Oui, j’en ai beaucoup. Je suis au jour le jour, ses activités. Cheikh Ibrahima Zakzaky est un frère et un ami de longue date. On s’est connu précisément depuis 1991 et depuis cette date, nous  avons toujours participé ensemble dans des conférences et rencontres internationales à Téhéran même. J’ai été la première personne à alerter l’opinion publique internationale par l’entremise du Directeur Régional d’alors de l’Afrique de l’ouest et du Centre de l’AMNESTY INTERNATIONAL, M. Alioune TINE qui est de nationalité sénégalaise. C’est lui qui a prit automatiquement le dossier de Cheikh Zakzaky et donner ordre aux agents qui travaillent pour le compte d’Amnesty International au Nigeria de faire des enquêtes sur la situation de Cheikh Zakzaky et de ses partisans injustement incarcérés par les autorités nigériannes. Et d’ailleurs par mon entreprise, de très hautes autorités religieuses et politiques sénégalaises se sont impliquées et se sont même déplacés jusqu’ au Nigeria pour discuter avec les hautes autorités de ce pays pour la libération de Cheikh Zakzaky et l’ouverture de négociation pour un apaisement et le retour de la paix au Nigeria.
 
Les Chiites au Nigeria ne jouissent plus de libertés de culte, ils ne sont plus dans la sécurité comme il se doit dans une Démocratie et dans leurs propres pays, ce qui est une violation flagarante des chartes et conventions internationales signées par ce même pays.
 
Et cette situation ne fera qu’exacerber les conflits qui continuent de sévir dans le nord-est du pays, les cycles de violence communautaire entre bergers et fermiers et des manifestations séparatistes dans le Sud sont autant d’événements qui ont défini l’actualité des droits humains du Nigeria.
 
Nous pouvons dire sans risque de se tromper que la plupart des Chiites originaires de pays africains ne jouissent pas les mêmes droits et des libertés comme le reste de leurs concitoyens surtout sous des régimes politiques moins tolérants influencés par le pouvoir  grandissant du Wahhabisme grâce a ses financements et du Sionisme, grâce aux promesses chimériques qu’ils leur font croire.
 
Quel est le message que tu vas lancé aux Chiites de votre pays ainsi que de ceux des pays d’expression française?
 
Mon message est ceci; Soyons unis et persévérants, solidaires et entreprenants.
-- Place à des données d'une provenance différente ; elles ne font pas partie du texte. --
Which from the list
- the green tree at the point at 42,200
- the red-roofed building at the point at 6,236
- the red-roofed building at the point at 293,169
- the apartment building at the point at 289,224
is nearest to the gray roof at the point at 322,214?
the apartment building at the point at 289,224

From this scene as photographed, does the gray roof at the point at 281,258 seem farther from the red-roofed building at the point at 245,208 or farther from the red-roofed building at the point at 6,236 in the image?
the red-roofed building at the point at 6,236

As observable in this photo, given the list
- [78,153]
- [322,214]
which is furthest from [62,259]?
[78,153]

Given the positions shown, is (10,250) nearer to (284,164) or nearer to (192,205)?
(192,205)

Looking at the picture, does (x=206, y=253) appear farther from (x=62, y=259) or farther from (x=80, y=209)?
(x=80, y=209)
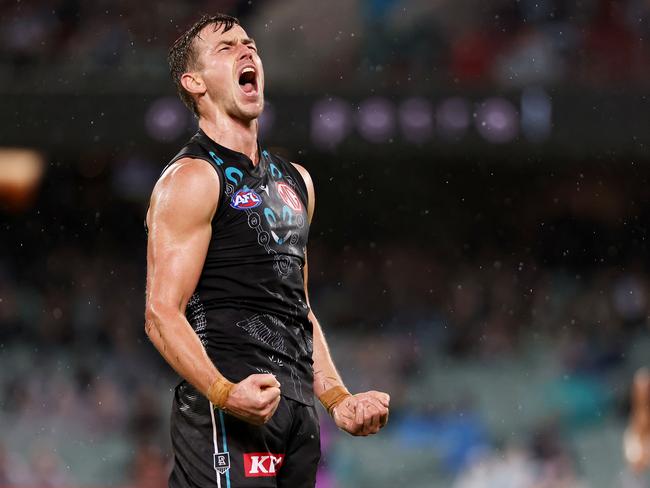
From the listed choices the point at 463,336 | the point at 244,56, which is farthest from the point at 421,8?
the point at 244,56

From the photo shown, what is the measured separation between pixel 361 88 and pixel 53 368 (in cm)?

Et de ne pas se laisser à la traine. Pour qu’une Communauté puisse trouver sa Dignité, il est impératif, qu’elle face des sacrifices allant de l’éducation à la recherche de richesse morale, intellectuelle et matérielle pour assurer sa survie et marquer  son empreinte positive pour la continuité de son message. Nous devons renforcer les liens qui nous unissent loin de tout qui pourrait nous désunir, cultiver la compréhension mutuelle, pour une Communauté Chiite unie et soudée au dela des frontières artificielles.